Asymptotic expansion of beta matrix models in the multi-cut regime

TL;DR

This paper develops a detailed asymptotic expansion for beta matrix models in the multi-cut regime, analyzing fluctuations and applying results to Toda chain solutions and orthogonal polynomials.

Contribution

It provides the first comprehensive asymptotic expansion in the multi-cut regime for beta matrix models, including fluctuation analysis and applications to integrable systems.

Findings

Established $1/N$ expansion for fixed filling fractions.

Characterized fluctuations as sums of Gaussian variables.

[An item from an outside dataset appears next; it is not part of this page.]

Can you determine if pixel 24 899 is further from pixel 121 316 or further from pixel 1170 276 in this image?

Applied results to Toda chain asymptotics and orthogonal polynomials.

Abstract

We establish the asymptotic expansion in $\beta$ matrix models with a confining, off-critical potential, in the regime where the support of the equilibrium measure is a union of segments. We first address the case where the filling fractions of these segments are fixed, and show the existence of a $1/N$ expansion. We then study the asymptotics of the sum over the filling fractions, to obtain the full asymptotic expansion for the initial problem in the multi-cut regime. In particular, we identify the fluctuations of the linear statistics and show that they are approximated in law by the sum of a Gaussian random variable and an independent Gaussian discrete random variable with oscillating center. Fluctuations of filling fractions are also described by an oscillating discrete Gaussian random variable. We apply our results to study the all-order small dispersion asymptotics of solutions of the Toda chain associated with the one Hermitian matrix model ($\beta = 2$) as well as orthogonal ($\beta = 1$) and skew-orthogonal ($\beta = 4$) polynomials outside the bulk.